_YOUR GOAL_
Write the stretch of the listing from the line containing "From the photo, does" through the line containing "1392 millimetres" as a JSON list of strings, one string per line, omitting blank lines.

[Start MATERIAL FOR THIS EXERCISE]

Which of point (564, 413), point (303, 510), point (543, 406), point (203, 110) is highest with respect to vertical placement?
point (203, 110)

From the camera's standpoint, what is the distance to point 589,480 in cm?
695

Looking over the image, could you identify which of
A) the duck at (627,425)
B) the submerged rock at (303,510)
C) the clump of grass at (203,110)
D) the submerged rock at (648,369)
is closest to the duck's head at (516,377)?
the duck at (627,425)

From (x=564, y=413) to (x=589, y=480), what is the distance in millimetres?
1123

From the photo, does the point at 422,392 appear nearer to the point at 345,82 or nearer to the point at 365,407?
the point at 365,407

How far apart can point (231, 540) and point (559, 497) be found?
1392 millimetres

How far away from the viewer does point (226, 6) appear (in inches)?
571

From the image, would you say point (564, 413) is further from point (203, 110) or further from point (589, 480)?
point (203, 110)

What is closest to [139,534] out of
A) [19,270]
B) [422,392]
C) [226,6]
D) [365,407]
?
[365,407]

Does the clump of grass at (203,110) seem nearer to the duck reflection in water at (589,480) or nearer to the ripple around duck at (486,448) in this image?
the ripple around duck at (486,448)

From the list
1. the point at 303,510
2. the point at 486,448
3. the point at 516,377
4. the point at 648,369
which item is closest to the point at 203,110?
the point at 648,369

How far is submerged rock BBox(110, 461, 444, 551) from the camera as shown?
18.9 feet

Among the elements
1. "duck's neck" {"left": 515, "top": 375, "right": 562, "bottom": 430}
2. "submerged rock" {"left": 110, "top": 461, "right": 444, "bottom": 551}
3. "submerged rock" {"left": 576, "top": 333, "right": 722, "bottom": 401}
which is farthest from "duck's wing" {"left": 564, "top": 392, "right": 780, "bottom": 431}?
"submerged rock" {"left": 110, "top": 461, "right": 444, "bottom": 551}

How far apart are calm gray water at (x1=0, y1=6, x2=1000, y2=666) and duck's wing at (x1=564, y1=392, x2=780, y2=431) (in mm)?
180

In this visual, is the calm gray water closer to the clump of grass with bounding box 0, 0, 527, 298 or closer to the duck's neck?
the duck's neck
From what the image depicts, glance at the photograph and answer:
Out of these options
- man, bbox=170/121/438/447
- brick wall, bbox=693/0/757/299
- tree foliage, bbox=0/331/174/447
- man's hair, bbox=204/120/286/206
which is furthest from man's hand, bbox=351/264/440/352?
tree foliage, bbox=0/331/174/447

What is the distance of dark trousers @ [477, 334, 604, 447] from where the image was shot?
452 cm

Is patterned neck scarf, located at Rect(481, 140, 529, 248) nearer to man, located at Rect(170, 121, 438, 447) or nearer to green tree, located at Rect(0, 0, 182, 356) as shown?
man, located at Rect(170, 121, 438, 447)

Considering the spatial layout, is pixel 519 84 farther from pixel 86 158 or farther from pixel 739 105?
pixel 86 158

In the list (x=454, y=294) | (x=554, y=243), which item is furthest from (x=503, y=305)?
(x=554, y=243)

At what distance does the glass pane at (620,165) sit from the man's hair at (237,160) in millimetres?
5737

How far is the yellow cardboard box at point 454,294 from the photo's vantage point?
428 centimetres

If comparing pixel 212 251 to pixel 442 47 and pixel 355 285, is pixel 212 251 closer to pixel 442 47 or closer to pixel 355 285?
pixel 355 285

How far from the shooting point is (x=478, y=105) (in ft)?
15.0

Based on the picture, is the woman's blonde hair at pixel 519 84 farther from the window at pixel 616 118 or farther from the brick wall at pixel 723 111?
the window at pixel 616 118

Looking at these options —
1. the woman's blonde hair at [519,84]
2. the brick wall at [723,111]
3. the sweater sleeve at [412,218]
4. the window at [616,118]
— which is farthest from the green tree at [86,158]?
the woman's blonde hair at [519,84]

[End MATERIAL FOR THIS EXERCISE]
[Start MATERIAL FOR THIS EXERCISE]

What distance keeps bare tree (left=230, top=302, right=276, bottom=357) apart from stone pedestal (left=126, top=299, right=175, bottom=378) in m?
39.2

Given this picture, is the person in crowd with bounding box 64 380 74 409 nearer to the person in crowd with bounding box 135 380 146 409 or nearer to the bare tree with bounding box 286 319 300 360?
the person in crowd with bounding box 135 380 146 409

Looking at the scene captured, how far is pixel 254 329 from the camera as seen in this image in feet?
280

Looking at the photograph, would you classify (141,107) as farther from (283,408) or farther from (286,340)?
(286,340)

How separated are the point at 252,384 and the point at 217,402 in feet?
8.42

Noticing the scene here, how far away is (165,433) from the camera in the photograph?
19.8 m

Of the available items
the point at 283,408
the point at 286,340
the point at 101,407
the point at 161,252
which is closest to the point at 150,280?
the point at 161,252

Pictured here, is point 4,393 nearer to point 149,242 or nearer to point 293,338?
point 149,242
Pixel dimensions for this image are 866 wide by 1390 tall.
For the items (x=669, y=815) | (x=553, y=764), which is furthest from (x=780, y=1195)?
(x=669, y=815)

[End MATERIAL FOR THIS EXERCISE]

_THE RESPONSE_
[
  "From the photo, does the point at 422,392 appear nearer to the point at 345,82 or nearer to the point at 365,407?",
  "the point at 365,407",
  "How far apart can point (231, 540) and point (559, 497) be found?",
  "1392 millimetres"
]